Compiti da svolgere:
[a] Riporta parola per parola il passo del testo su Silvio Campari compreso tra "Il percorso di" e "Kumite ind. e sq.", estremi inclusi.
[b] Riprendi il testo su Silvio Campari e prosegui a scriverlo dopo l'ultima riga presente.

Il percorso di un giovane atleta divenuto uno stimato allenatore della Nazionale F.I.K.T.A.
È il 1973, quando Silvio Campari, a soli 6 anni, comincia a fare karate a Torino, sua città natale. A 8 è già un piccolo agonista e a 16 anni inizia le sue prime lezioni da insegnante. La sua vita continua così, con entusiasmo e passione, tra allenamenti, gare e insegnamento, fino al 1994, l’anno di una grande svolta. Il nostro protagonista, infatti, all’età di 25 anni, decide di lasciare la sua città, la sua famiglia e i suoi amici, per iniziare a Milano una nuova vita, fatta naturalmente di solo karate. La stoffa del campione c’è e le numerose vittorie di Silvio Campari parlano da sole:
16 volte Campione Italiano Kumite ind. e sq.
4 volte Campione Italiano Kata sq.
18 volte Campione Italiano Enbu (m/m-m/f)

Dati forniti:
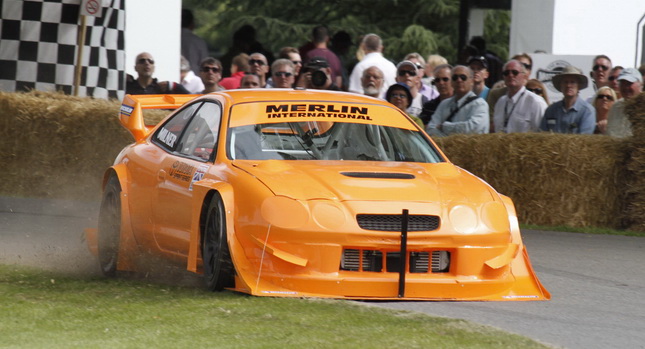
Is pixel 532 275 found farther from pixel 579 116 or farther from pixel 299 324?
pixel 579 116

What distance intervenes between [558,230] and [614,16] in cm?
753

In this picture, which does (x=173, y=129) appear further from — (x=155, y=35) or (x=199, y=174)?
(x=155, y=35)

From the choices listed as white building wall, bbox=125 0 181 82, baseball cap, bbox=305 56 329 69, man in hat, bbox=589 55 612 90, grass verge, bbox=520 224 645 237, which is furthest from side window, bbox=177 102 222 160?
white building wall, bbox=125 0 181 82

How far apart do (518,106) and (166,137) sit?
5.37 metres

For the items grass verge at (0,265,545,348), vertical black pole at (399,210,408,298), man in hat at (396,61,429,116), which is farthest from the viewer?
man in hat at (396,61,429,116)

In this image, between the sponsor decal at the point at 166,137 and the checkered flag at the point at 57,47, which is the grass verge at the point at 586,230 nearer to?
the sponsor decal at the point at 166,137

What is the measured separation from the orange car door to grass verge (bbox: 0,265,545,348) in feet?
1.59

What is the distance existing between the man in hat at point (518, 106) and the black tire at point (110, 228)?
5375 mm

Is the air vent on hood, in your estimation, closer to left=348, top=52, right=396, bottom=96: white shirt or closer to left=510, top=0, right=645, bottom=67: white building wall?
left=348, top=52, right=396, bottom=96: white shirt

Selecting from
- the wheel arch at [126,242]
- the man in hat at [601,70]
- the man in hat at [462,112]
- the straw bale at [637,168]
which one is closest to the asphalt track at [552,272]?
the wheel arch at [126,242]

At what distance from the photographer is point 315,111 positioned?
812cm

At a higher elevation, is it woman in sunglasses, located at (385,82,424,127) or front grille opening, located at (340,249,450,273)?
woman in sunglasses, located at (385,82,424,127)

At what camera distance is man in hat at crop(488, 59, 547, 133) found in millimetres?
13023

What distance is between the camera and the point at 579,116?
41.7ft
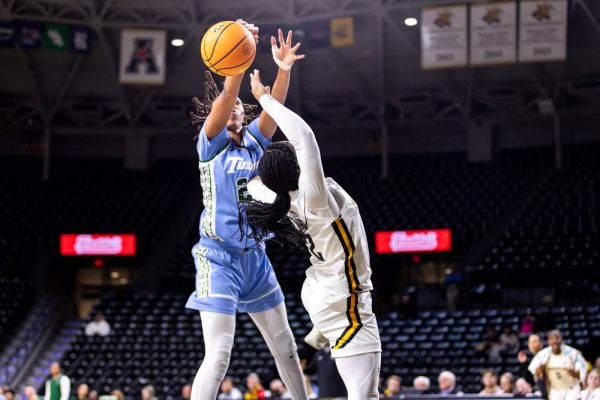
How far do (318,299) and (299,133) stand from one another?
838 millimetres

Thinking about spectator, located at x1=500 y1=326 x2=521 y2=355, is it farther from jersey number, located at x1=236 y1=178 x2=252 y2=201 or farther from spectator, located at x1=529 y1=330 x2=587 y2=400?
jersey number, located at x1=236 y1=178 x2=252 y2=201

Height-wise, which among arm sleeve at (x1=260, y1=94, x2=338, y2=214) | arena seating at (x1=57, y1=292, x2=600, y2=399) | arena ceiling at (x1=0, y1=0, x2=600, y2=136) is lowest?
arena seating at (x1=57, y1=292, x2=600, y2=399)

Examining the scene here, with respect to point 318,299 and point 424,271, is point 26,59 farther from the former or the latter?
point 318,299

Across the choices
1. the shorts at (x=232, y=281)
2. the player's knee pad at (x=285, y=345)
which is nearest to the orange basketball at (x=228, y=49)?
the shorts at (x=232, y=281)

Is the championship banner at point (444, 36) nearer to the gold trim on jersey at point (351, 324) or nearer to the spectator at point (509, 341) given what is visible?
the spectator at point (509, 341)

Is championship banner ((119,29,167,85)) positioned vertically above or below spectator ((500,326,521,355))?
above

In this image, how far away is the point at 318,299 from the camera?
4.26m

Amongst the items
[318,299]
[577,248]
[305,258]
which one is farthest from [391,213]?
[318,299]

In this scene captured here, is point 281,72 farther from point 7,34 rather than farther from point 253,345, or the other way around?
point 7,34

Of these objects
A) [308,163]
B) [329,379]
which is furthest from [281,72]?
[329,379]

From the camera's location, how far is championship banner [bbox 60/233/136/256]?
21.8 meters

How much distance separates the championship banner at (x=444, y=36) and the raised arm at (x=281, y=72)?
13655 mm

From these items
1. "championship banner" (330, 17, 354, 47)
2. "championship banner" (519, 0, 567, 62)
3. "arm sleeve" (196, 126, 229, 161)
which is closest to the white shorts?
"arm sleeve" (196, 126, 229, 161)

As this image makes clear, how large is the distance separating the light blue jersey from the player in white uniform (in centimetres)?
65
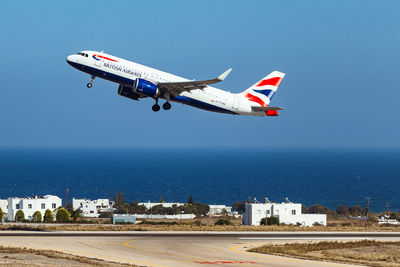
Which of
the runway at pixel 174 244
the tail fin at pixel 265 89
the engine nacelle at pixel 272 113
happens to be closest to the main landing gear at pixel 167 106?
the tail fin at pixel 265 89

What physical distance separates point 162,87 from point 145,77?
2077 millimetres

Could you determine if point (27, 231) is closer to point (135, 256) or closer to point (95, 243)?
point (95, 243)

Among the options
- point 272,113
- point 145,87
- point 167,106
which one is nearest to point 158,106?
point 167,106

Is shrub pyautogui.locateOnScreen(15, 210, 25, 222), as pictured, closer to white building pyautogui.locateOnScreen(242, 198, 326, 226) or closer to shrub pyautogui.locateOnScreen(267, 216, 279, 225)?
white building pyautogui.locateOnScreen(242, 198, 326, 226)

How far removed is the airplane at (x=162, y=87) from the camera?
6588 cm

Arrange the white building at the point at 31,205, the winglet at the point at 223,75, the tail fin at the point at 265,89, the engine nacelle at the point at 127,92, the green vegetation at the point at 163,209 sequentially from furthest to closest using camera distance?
the green vegetation at the point at 163,209, the white building at the point at 31,205, the tail fin at the point at 265,89, the engine nacelle at the point at 127,92, the winglet at the point at 223,75

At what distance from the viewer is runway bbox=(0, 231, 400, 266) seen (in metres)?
46.3

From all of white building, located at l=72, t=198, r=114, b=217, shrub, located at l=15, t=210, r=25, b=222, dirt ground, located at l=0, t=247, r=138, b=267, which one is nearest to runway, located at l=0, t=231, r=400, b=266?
dirt ground, located at l=0, t=247, r=138, b=267

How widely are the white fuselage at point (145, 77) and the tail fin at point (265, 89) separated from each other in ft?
11.9

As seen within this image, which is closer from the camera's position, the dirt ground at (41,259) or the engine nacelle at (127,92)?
the dirt ground at (41,259)

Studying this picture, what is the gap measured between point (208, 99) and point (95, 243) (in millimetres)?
22185

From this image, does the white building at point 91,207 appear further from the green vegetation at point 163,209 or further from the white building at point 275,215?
the white building at point 275,215

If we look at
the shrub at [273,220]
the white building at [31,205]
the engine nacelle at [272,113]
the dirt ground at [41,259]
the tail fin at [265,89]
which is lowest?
the dirt ground at [41,259]

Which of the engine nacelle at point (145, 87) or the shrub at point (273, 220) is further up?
the engine nacelle at point (145, 87)
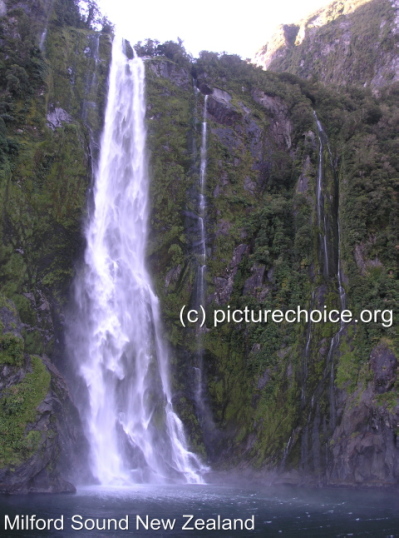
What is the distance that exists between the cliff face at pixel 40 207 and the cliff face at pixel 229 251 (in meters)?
0.09

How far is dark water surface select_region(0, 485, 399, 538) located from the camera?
1078 centimetres

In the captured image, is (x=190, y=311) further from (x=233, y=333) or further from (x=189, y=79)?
(x=189, y=79)

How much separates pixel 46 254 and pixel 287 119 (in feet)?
63.3

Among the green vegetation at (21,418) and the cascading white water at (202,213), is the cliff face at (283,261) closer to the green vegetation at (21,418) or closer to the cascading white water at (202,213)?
the cascading white water at (202,213)

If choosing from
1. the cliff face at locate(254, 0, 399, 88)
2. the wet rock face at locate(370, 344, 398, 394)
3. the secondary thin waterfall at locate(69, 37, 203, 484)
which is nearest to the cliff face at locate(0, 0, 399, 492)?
the wet rock face at locate(370, 344, 398, 394)

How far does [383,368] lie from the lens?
59.8ft

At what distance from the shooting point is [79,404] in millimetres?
20469

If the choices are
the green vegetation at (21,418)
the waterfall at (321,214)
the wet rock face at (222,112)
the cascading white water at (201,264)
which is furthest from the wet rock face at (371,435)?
the wet rock face at (222,112)

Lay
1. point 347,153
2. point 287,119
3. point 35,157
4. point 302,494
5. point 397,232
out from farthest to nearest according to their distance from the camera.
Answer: point 287,119, point 347,153, point 35,157, point 397,232, point 302,494

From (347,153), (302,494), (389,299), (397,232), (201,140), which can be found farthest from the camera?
(201,140)

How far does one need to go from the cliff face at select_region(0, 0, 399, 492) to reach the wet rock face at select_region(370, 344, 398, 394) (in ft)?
0.18

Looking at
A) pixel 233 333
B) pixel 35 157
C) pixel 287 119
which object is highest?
pixel 287 119

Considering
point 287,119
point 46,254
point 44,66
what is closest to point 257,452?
point 46,254

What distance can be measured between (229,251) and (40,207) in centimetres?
1035
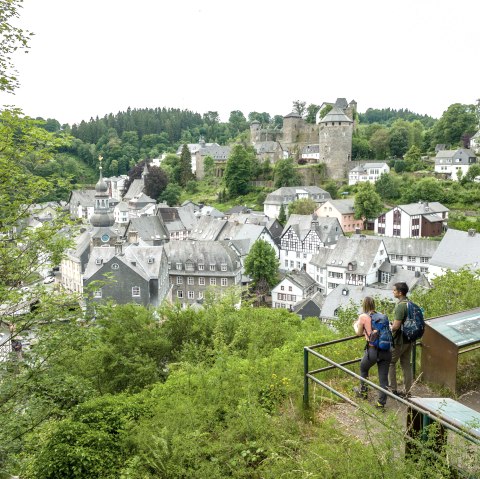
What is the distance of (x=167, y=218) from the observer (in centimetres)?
7650

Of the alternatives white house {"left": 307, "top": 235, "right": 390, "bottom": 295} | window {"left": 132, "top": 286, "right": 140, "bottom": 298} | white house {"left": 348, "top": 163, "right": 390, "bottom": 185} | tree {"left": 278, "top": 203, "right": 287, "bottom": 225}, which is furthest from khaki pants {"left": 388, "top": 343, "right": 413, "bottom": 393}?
white house {"left": 348, "top": 163, "right": 390, "bottom": 185}

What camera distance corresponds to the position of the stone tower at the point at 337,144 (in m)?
90.9

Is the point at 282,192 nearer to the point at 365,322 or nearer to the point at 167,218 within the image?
the point at 167,218

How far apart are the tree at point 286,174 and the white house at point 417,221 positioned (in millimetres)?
26597

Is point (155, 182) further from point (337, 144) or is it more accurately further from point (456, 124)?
point (456, 124)

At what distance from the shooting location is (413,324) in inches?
287

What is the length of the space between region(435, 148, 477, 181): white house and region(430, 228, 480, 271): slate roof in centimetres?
3448

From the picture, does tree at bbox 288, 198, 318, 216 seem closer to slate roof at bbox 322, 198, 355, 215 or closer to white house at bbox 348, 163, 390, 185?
slate roof at bbox 322, 198, 355, 215

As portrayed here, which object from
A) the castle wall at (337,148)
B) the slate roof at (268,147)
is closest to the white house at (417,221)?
the castle wall at (337,148)

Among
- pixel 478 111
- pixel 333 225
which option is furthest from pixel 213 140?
pixel 333 225

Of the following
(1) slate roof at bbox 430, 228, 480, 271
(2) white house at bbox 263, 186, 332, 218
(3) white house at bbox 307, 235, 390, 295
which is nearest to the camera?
(1) slate roof at bbox 430, 228, 480, 271

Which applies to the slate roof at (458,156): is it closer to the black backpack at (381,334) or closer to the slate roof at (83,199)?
the slate roof at (83,199)

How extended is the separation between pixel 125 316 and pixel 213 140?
14838 cm

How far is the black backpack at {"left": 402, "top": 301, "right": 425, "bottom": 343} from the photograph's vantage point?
7273 mm
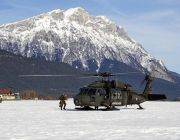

Soluzioni degli esercizi:
[a]
Il percorso di un giovane atleta divenuto uno stimato allenatore della Nazionale F.I.K.T.A.
È il 1973, quando Silvio Campari, a soli 6 anni, comincia a fare karate a Torino, sua città natale. A 8 è già un piccolo agonista e a 16 anni inizia le sue prime lezioni da insegnante. La sua vita continua così, con entusiasmo e passione, tra allenamenti, gare e insegnamento, fino al 1994, l’anno di una grande svolta. Il nostro protagonista, infatti, all’età di 25 anni, decide di lasciare la sua città, la sua famiglia e i suoi amici, per iniziare a Milano una nuova vita, fatta naturalmente di solo karate. La stoffa del campione c’è e le numerose vittorie di Silvio Campari parlano da sole:
16 volte Campione Italiano Kumite ind. e sq.

[b]
5 volte Campione Italiano Fukugo
7 volte Campione Europeo Fukugo
1 volta Campione Mondiale Fukugo
3 volte Vice Campione Mondiale Fukugo
1 volta Campione Mondiale Kumite sq.
3 volte Campione Europeo Kumite sq.
7 volte Campione Europeo Enbu m/f
9 volte Campione Europeo Enbu m/m
3 volte Campione Mondiale Enbu m/f
3 volte Campione Mondiale Enbu m/m
1° class. pre World Cup, San Diego – Kata/Kumite
3° class. Coppa del Mondo, Varsavia – Kata/Kumite
2° class. Coppa del Mondo, Mosca – Fukugo
Silvio, perché hai iniziato il karate?
Iniziai grazie a mio padre, cui chiesi come regalo un corso di karate: ero rimasto molto entusiasta dei vari film di quell’epoca sulle arti marziali che, proprio con mio papà, andavo spesso a vedere al cinema.
Chi è stato il tuo primo maestro?
Per una coincidenza, mio padre mi portò dal Maestro Miura che, inizialmente, non era molto propenso a prendermi in palestra, perché ero troppo piccolo e non c’erano corsi di karate per bambini. Per tentare di allontanarmi mi propose addirittura di fare judo, ma io risposi con fermezza che volevo fare karate. Così fui finalmente accontentato anche se, i primi 34 mesi, il maestro mi fece fare sempre le stesse cose, sperando che io cambiassi idea e mi decidessi a lasciare. Questo però non è mai successo.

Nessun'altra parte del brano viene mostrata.